SUPPLIED PASSAGE
Emily Jeffords: (42:00)
And then you have the exhale where you're like, Okay, let's rest. Let's like, let it out. Let's chill, let's have that like release moment where you're like, okay, everyone just coasts for a little bit. Maintain and find some like, okay, some ease. And I, you have to have both. You cannot inhale for forever as we know as human bodies. You just can't do that. You also can exhale for forever. So there's that balance of sustainability where you, you go through a cycle of both. And throughout the year we do this throughout the week we try to do this. And this year has been very, very gentle as far as my workload goes very heavy in other areas of life, but as far as my workload, it's been like, okay, I can only work about 20 hours a week right now. So how can I make that happen and keep our profitability where it needs to be. That way I can pay my team and I can, you know, maintain everything, but how do I just maybe find more ease this year and then next year hopefully I can turn that ease into a little bit more boredom slash productivity in other ways. So yeah, should be determined, but I'm excited about it.

Shanna Skidmore: (43:05)
Last big question here. The idea of inhaling exhaling, that's so beautiful and helpful picture Emily as someone who had to make money, like in a position where you had to make money, you

Emily Jeffords: (43:18)
Had to.

Shanna Skidmore: (43:19)
Yes. Um, what would you say, I mean you were probably in like a inhale for many years. I mean, you were hustling for many years. What would you say maybe to someone in that same season who, I know there's somebody listening who's like, I can't excel, Like I can't take my foot off the pedal. What would you just say in your experience? I mean, this is what, almost 10 years of supporting your family, and I don't know if you still do, but yeah. Kind of talk through that.

Emily Jeffords: (43:48)

DATASET EXCERPT
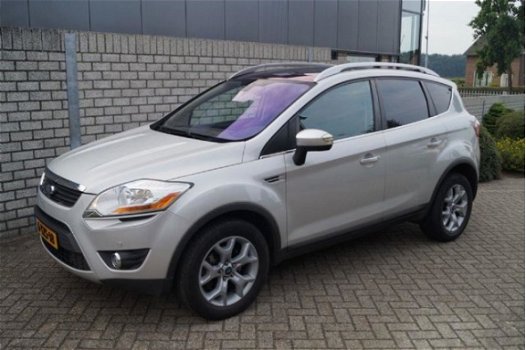 Ford Kuga - 2.0 TDCI 136PK Panodak Airco PDC LMV Stoelverwarming - 1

WORK INSTRUCTIONS
a. Answer these about the interview transcript:
(i) About how many hours a week does Emily Jeffords say she can work this year?
(ii) What does she hope to turn that ease into next year?
(iii) How many years of supporting her family does Shanna Skidmore mention?
b. Can you proceed with the interview transcript from where it stops, writing Emily Jeffords' reply?

RESULTS FOR THE EXERCISE
a.
(i) About 20 hours a week.
(ii) A little bit more boredom slash productivity in other ways.
(iii) Almost 10 years.

b.
Hmm. Well, the first part is if you're coming to this, if Shanna said that and you were like, I can't exhale, like I, I don't, I can't, I can't do it. You probably really, really, really need to just for like 30 minutes or maybe a day or maybe two days or however long you think you need you, if you have that frantic, like, I can't, I'm not allowed. I don't have time. I I what it's gonna fail. If I ah, if you feel that, oh, you, you need to exhale, just do it. It's gonna you're a balloon who is constantly filling and it's going to burst, I promise you, because I have felt it and I've done it. And burnout isn't the worst thing in the world. And I think that we talk about it as if it's like this terminal illness that you, you can never recover from. No, you, you absolutely can. Burnout is like a match that you've gotten too close to your skin. You're, you're now touching your skin with that flame and that is burnout. All you have to do is, you know, blow out the match for a moment and the match magically regrows because it's not a match it's a human and it's you and it's beautiful. You can absolutely recover and, and heal from burnout if you're intentional about, it doesn't have to be this, this thing that kills your whole dream and your whole business is now gone. But if you're feeling that frantic, I can't, then I would recommend and encourage you to reframe that a little bit and and please do because you are a human first and foremost. And humans don't work well under that kind of stress and anxiety. We don't create well underneath that stress and anxiety and it's not sustainable.

Emily Jeffords: (45:26)
That being said, I have definitely been in the seasons like, you know, that 30 day stretch where if I didn't show up and create something and if I didn't sell that thing, we didn't get a house and we were living with my mother-in-law and I don't wanna do that for longer than 30 days. And you know, that's, there are seasons like that and I think that's where tenacity shows up. And I think if you can fuel yourself with passion, passion will give you so much energy. It's, it's absolute magic. There's something in that fire inside of you that it can fill you and fuel your dreams for quite a while. Again, once it tips into that frenetic, I'm not allowed, or I can't, or that like, oh, we all know that feeling. I think where it's like, yeah, you're not in charge anymore. This thing is in charge of you. That's a different thing. But if you feel like you're in charge of your passion, you feel like it's still giving you energy in life and you still have that tenacity and that drive and that like, no, I will succeed. I've got this, that energy, you know?

Shanna Skidmore: (46:25)
Yeah.

Emily Jeffords: (46:26)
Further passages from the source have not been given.